Hold Your Horses, I’ll Get To It
Samuel Colt Memorial
Wethersfield Avenue, near Armsmear, Hartford
The Colt Memorial Statue overlooking Colt Park next to Armsmear (Colt’s home) within Coltsville, a National Historic Landmark (CTMQ report here) is one of the more unique pieces of statuary in the state. Firstly, it is officially part of the National Historic Landmark, even though it’s not a building. That counts for something.
But more importantly, it serves as a lasting legacy of Samuel Colt, arguably one of the most important Hartfordites since Thomas Hooker. The statue is as much about Sam as it is about his wife, Elizabeth. Sam and Elizabeth changed the world around them, shaping an environment that clearly echoes their presence to this day.

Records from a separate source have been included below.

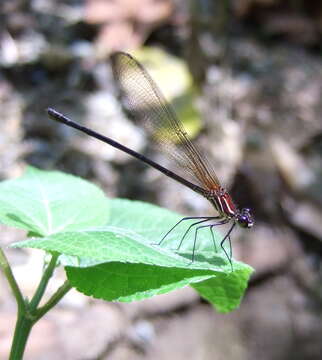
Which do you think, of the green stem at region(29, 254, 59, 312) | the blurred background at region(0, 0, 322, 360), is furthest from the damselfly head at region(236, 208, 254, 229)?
the blurred background at region(0, 0, 322, 360)

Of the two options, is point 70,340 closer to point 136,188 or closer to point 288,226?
point 136,188

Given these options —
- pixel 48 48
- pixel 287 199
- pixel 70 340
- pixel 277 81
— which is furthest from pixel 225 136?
pixel 70 340

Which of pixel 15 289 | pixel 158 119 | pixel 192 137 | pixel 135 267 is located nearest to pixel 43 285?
pixel 15 289

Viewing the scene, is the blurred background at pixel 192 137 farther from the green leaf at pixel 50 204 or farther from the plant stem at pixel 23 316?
the plant stem at pixel 23 316

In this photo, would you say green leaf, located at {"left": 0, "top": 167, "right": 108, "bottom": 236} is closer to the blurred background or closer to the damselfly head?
the damselfly head

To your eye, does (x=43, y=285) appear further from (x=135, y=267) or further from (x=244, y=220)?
(x=244, y=220)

Elizabeth had few equals in her generation who were more determined and able to create memorials. There was the Colt Memorial “Church of the Good Shepherd,” the “Caldwell Colt Memorial House,” this “Colt Memorial Statue,” “Colt Memorial Park,” the “Colt Memorial Annex” of the Wadsworth Atheneum, and Armsmear, and the “Colt Memorial” biography of Sam Colt. Each of these projects were both acts of remembrance and works of art involving nationally renowned, artists, writers, and architects.
The memorial statue is interesting because it depicts two Sam Colts – the young boy genius and the older business magnate. As a child, Colt used to travel on ships to various points around the world. On one trip, the accepted story goes, Colt was whittling on a piece of driftwood as he watched the ships wheel click as it went around. This inspired him to envision the chambers of what became the world-famous Colt revolver, which he first whittled on one of those ships.
Two large tablets are seen – Colt meeting the Russian Czar and another demonstrating his revolver in the British House of Commons, both in 1854. The older Colt stands above an inscription that reads, rather stiltedly, “On the grounds which his tastes beautified by the home he loved this memorial stands to speak of his genius, his enterprise and his success and of his great and loyal heart.”
Well, let’s hope that others’ genius and enterprise make Coltsville what it should be: A preserved historic gem on the order of a National Park.